┌─ Passage for review

Geothermal Cooling & Heating
Inspired by Hilda's Icelandic roots, the Joneses use a geothermal system to heat and cool the 4000 sq ft Vine & Wine Center that houses the tasting room. This eco-friendly, cost-efficient method significantly reduces the winery's carbon footprint.
Abacela was a member of LIVE and Salmon Safe and one of just 14 Oregon wineries to be a charter member of Governor Kulongoski's Carbon Neutral Winery Group.
The Joneses have set aside 300 acres of land, including precious oak savannah, for native plants and animals. They also preserved as much flora as possible while planting, removing just nine trees in the course of creating 76 acres of vineyard.
Abacela's philosophy is simple: Winemaking begins in the vineyard. The quality of a finished wine is determined by the grape's quality when it leaves the vine. The vintner's task is to study wine and work with the grapes to express the potential instilled by Mother Nature.
Abacela's foremost goal is to preserve the fruit's character and quality all the way into the bottle.
Abacela's philosophy shapes the principles that guide its winemaking;
- Only pick ripe fruit that will make expressive, varietal correct, terroir-driven wine.
- Process grapes in small batches using a gravity flow system and minimal handling.
- Gently and thoroughly extract the skin-bound compounds that contribute aroma, flavor, color, texture, and mouthfeel to the wine.
- Use oak barrels for élevage, but use new barrels in moderation to avoid overwhelming the wine’s natural flavor and aroma.
- Filter wines only when necessary to preserve, not remove, the grape's characteristics.
Abacela makes all its wine using a gravity flow system to move grapes from the vine to the tank. Many wineries rely on must pumps to process grapes because they are factory-like efficient. Pumping requires that the grapes be crushed into a liquid slurry. The crushing and pumping can indiscriminately mashes skins, pulp and seeds which can release bitter-tasting chemicals into the juice. Pumping, i.e. compressing also forces oxygen into the liquid which causes oxidation and promotes microbial activity. The gravity flow method, in contrast, uses the ever-present force of gravity to gently move the delicate grapes from place to place.
In a gravity flow process, intact grapes are transferred from picking bin to destemmer; then from fermentor to press. The grapes don't have to be crushed or manipulated. Gravity carries the fruit gently to the fermentor where yeast fermentation slowly liquefies the must. Abacela has a typical gravity flow winery, built across several floor levels so grape processing literally moves from top to bottom.
Advantages of Gravity
The gravity flow method, although labor and time consuming, offers three major advantages;
- Using gravity allows the winemaker to ferment the grapes as whole clusters, whole berries, partially crushed berries, completely crushed berries or combinations thereof.
- Gravity flow processing permits whole berry fermentation (WBF) which is impossible with a must pump. WBF is a complicated, anaerobic, intercellular process that enhances certain fruit aromatics and creates a more supple texture by limiting extraction of seed-bound compounds during skin contact.
- Spontaneous fermentation is slowed, making cold soaking practical. This four to seven day process softens the intact grape skin and allows for a gentle, aqueous (alcohol-free) extraction and stabilization of compounds that contribute to color, aroma, flavor and texture.
Our first vineyard was established in 1995.

└─
┌─ Entries supplied

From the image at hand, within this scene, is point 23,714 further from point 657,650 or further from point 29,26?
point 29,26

└─
┌─ Entries supplied

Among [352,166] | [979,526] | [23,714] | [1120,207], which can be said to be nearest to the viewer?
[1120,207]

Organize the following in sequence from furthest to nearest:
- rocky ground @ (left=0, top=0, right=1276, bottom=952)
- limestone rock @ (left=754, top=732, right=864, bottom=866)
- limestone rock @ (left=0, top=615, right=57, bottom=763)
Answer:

└─
┌─ Entries supplied

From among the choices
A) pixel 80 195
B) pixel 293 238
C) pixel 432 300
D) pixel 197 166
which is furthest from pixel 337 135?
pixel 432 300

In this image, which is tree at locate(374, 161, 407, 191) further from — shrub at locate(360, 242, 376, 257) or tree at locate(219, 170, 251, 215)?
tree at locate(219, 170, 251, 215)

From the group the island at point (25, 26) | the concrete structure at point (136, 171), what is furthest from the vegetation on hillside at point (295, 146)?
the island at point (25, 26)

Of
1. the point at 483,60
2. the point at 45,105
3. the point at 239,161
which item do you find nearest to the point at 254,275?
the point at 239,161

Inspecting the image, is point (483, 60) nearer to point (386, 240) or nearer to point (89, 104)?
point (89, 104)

└─

▸ **Complete the following**
- A) Transcribe the passage on Abacela's winemaking word for word, starting at "- Spontaneous fermentation" and ending at "flavor and texture.".
- B) Answer these questions using the passage on Abacela's winemaking:
(i) How many acres of land have the Joneses set aside for native plants and animals?
(ii) How many days does the cold soaking process take?
(iii) In what year was the first vineyard established?

▸ **Answers provided**
- A)
- Spontaneous fermentation is slowed, making cold soaking practical. This four to seven day process softens the intact grape skin and allows for a gentle, aqueous (alcohol-free) extraction and stabilization of compounds that contribute to color, aroma, flavor and texture.

- B)
(i) 300 acres
(ii) Four to seven days
(iii) 1995